A Useful Equation - A Framework for Learning Things about the World

Expectations Notation

Treatment effect for some individual and Expectations
- Treatment effect: $Y_1-Y_0$
- Treatment effects of individuals in a group (index notation): $Y_{1_i}-Y_{0_i}$
- The Average Treatment Effect for a population or ATE: $E[Y_{1_i}-Y_{0_i}]$
  
  Formally, the expectation is the mean of some variable, so if we could randomly sample a very large number of people from a population (maybe even the entire population), then the average of those draws would equal the expectations.
- When we look to data, we try and estimate the expectation by taking averages. i.e., finding the average treatment effect (ATE).
  - Why ATE:
    - Good: it is interest to research, policy, or organizational question
    - Less good: easier to think about and learn about
Conditional Expectations: $E[X|C]$ it means the expectation of some property $X$ of the population given the condition $C$

The useful Equation $\text{Estimate}=\text{Estimand}+\text{Bias}+\text{Noise}$ Another way to put the equation: $\text{Correlation}=\text{Causation}+\text{Bias}+\text{Noise}$
- Estimate: What we see in the data
- Estimand: What we are interested in knowing
- Bias: The causal inference problem (often but not always)
- Noise: The statistical inference problem
Estimand, Estimator, and Estimate
- Estimand: the thing we want to measure
- Estimator: the procedure we use to generate our estimate
- Estimate: A "guess" of the value of the estimand, formed by some method (i.e., the estimator)
The Estimand for a causal claim is the ATE: $E[Y_{1_i}-Y_{0_i}]$
Properties of Estimators
- Bias: the estimator is systematically wrong on average.
  - If we ran it agian on different people/units, we would just be wrong again.
  - Unbiased = True/Correct on average
- Precision: The more consistent the hypothetical estimates from repeating the estimator, the more precise the estimate.

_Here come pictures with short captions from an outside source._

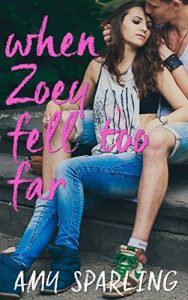 Baixar When Zoey Fell Too Far (English Edition) pdf, epub, eBook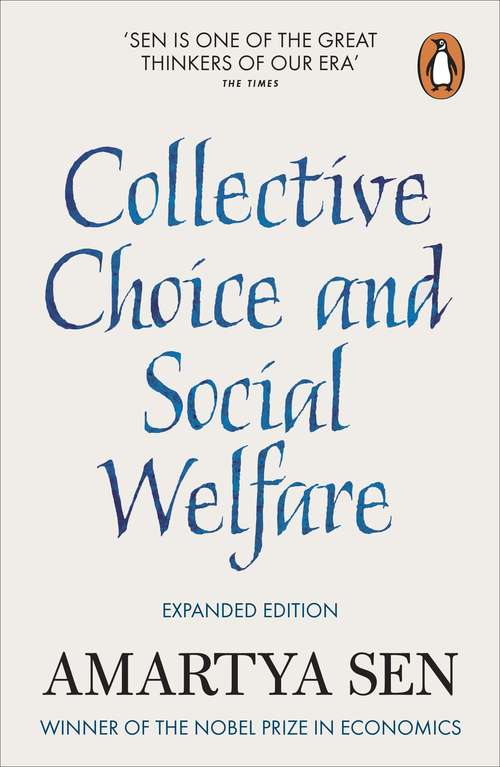 Book cover of Collective Choice and Social Welfare: Expanded Edition (Advanced Textbooks In Economics Ser.: Volume 11)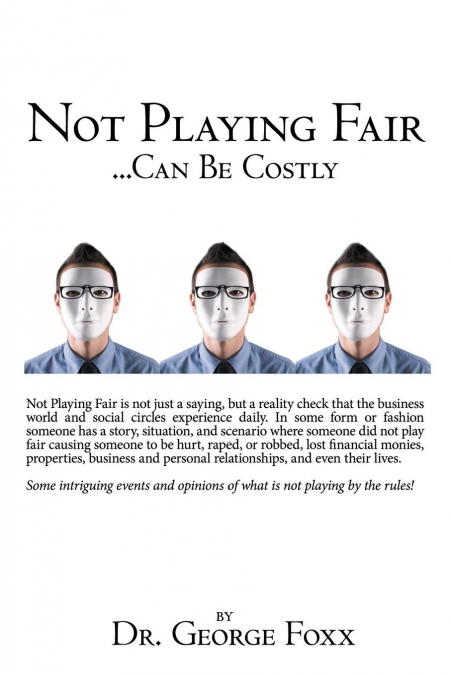 Not Playing Fair ... Can Be Costly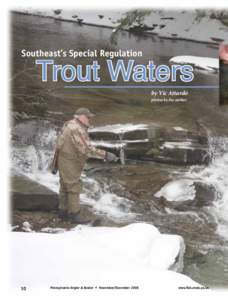 Southeast’s Special Regulation  Trout Waters by Vic Attardo photos by the author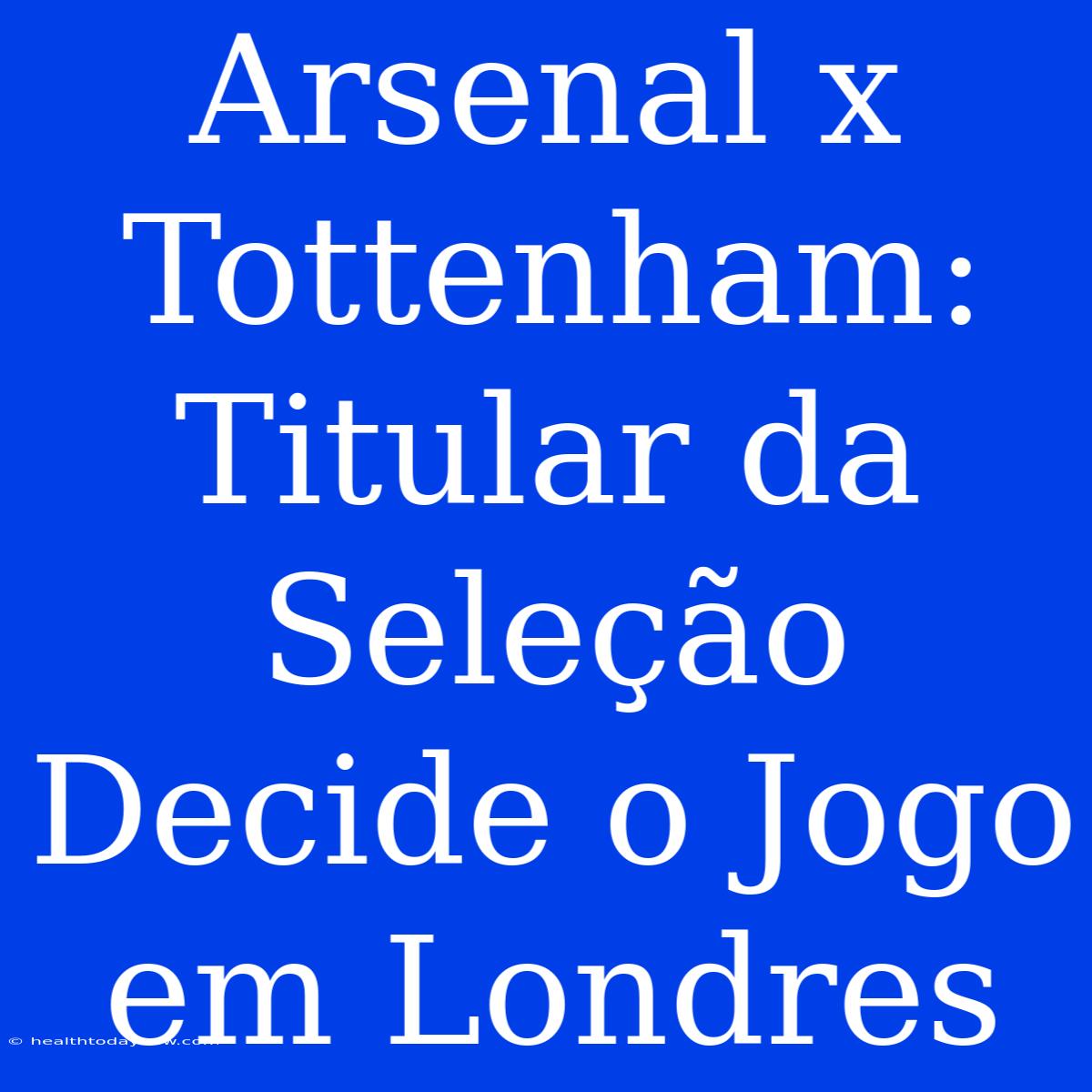 Arsenal X Tottenham:  Titular Da Seleção Decide O Jogo Em Londres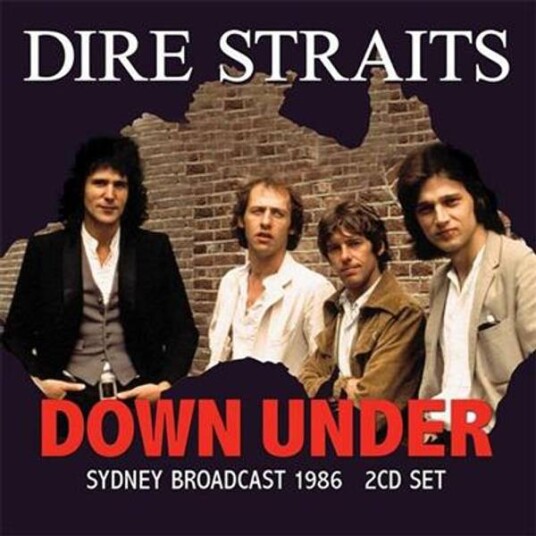 Dire Straits Down Under Sydney Broadcast 1986 2CD Dire Straits Down Under Sydney Broadcast 1986 2CD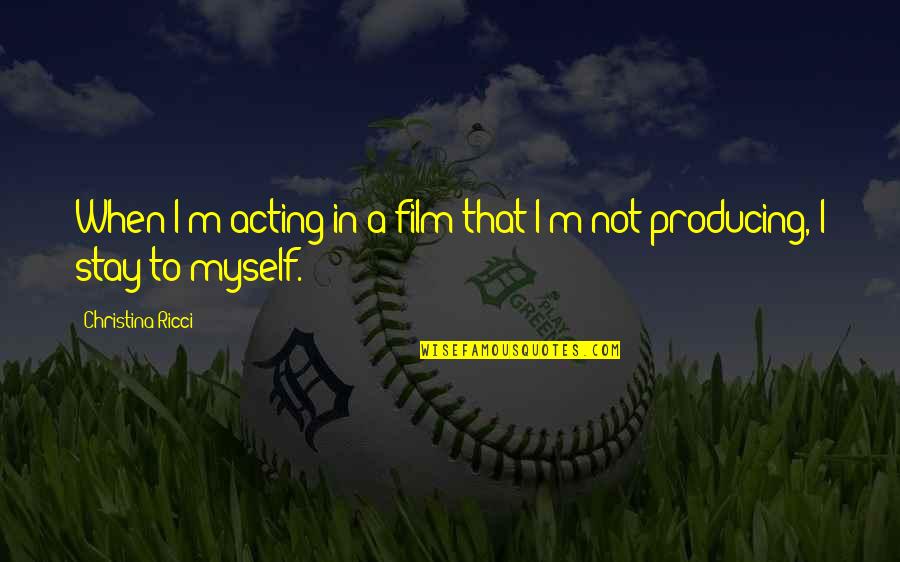 Econiche Quotes By Christina Ricci: When I'm acting in a film that I'm Econiche Quotes By Christina Ricci: When I'm acting in a film that I'm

Recall the useful equation, why do estimates $\neq$ $\neq$ estimand: $\text{Estimate}=\text{Estimand}+\text{Bias}+\text{Noise}$
- Bias: Misses a particular direction
- Noise: Spread
Source of Bias:
- Sample is not representative of population of interest
- Systematic measurement error
- Response bias
  - Social desirability bias
  - Demand effects
- For causal claims: confounding and reverse casuality
Noise:
- Sampling Variation
- Role of "luck" is a function of sample size
- As sample gets larger $\rightarrow$ Less noise